El-Sisi says Egypt will 'avenge the deaths of its martyrs', adding that 'everyone should know that Egypt has an army that is willing to die for the country to live'

Ahram Online , Sunday 1 Feb 2015
Abdel Fattah al-Sisi
Egyptian President Abdel-Fattah El-Sisi (C) talks to the media next to top military generals after an emergency meeting of the Supreme Council of the armed Forces in Cairo, in this January 31, 2015 handout supplied by the Egyptian Presidency (Photo: Reuters)

Egypt's President Abdel-Fattah El-Sisi told police and army commanders during a meeting on Sunday to be "mindful of human rights" while doing their jobs, in apparent response to growing criticism of what critics perceive as the security forces' heavy-handed tactics.

The meeting, which took place at Al-Galaa military theatre in Cairo, was attended by the Interior Minister Mohamed Ibrahim, Defence Minister Sedky Sobhi, Al-Azhar Grand Imam Ahmed El-Tayeb, and Coptic Pope Tawadros II, as well as other political parties and figures.

It came a few days after at least 30 people were killed in coordinated militant attacks on Thursday in the restive North Sinai governorate, including army personnel and civilians.

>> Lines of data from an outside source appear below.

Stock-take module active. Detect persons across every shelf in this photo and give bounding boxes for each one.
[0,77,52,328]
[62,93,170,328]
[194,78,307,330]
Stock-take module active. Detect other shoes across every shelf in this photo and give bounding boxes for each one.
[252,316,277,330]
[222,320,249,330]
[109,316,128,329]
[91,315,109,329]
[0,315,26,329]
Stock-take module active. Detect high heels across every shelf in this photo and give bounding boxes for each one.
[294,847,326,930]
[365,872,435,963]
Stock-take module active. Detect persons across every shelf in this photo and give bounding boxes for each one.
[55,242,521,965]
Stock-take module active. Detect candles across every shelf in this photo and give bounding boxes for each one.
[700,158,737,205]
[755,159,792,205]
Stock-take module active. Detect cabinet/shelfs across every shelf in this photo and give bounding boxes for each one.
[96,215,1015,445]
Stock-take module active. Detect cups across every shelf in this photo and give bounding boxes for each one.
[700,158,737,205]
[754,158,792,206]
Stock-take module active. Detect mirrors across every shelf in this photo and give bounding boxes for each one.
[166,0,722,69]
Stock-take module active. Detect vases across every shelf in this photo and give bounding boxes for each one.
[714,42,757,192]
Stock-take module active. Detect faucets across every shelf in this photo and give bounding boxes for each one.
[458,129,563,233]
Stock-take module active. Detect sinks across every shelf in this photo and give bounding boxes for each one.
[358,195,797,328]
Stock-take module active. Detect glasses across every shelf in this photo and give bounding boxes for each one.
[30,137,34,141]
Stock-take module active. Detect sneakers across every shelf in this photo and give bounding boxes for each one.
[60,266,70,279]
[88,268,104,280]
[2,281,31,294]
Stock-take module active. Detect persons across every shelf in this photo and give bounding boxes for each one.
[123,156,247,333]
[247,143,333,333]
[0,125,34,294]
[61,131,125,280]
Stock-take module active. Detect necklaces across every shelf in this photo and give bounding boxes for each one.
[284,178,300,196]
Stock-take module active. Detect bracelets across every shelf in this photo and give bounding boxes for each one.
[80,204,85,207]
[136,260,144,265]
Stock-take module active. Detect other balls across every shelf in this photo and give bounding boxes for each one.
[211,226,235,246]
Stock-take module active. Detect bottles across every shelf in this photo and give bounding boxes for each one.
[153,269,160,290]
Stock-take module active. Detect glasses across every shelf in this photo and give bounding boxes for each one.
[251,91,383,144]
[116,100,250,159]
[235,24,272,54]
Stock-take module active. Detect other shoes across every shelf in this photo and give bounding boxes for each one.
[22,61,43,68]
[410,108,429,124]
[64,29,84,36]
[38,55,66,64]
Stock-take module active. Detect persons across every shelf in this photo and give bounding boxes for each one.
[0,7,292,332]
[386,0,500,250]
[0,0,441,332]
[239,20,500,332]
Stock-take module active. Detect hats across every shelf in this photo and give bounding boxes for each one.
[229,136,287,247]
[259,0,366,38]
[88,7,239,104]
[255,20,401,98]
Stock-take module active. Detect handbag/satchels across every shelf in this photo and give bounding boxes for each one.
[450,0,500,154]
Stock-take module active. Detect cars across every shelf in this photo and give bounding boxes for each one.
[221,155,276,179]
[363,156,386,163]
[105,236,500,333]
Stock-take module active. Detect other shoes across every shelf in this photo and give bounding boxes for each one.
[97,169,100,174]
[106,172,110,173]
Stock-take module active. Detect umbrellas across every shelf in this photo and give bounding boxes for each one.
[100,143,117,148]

"Egypt will avenge the deaths of its martyrs. Everyone should know that Egypt has an army that is willing to die for the country to live." El-Sisi said.

The president has asked Lieutenant-General Osama Askar, head of a newly formed military command structure, to lead counter terrorism efforts, and pledged that "what happened in North Sinai won't take place again."

On Saturday, El-Sisi ordered the formation of a unified command structure that will guide counter-terrorism efforts of the Second and Third army in the area. Askar, previously head of the third army, will be its commander.

"You are responsible in front of me and all Egyptians for Sinai's development as well," El-Sisi told Askar.

The president also asked the interior minister to reveal the truth behind the killing of activist Shaimaa El-Sabagh, which was widely condemned by many political parties, with the opposition pointing the finger at Egyptian police.

El-Sabagh was killed in a memorial march on 24 January. She was marching together with approximately two dozen other members of the Socialist Populist Alliance Party. The march was heading to Tahrir Square to lay flowers in memory of protestors who died during the 2011 uprising that ended the 30-year rule of autocratic leader Hosni Mubarak.  

The party accused the police of shooting her.

"I promise the people that if a police officer or conscript is proven implicated [in El-Sabagh's killing], I will hand him to the criminal and administrative courts," Interior Minister Mohamed Ibrahim publicly pledged to El-Sisi.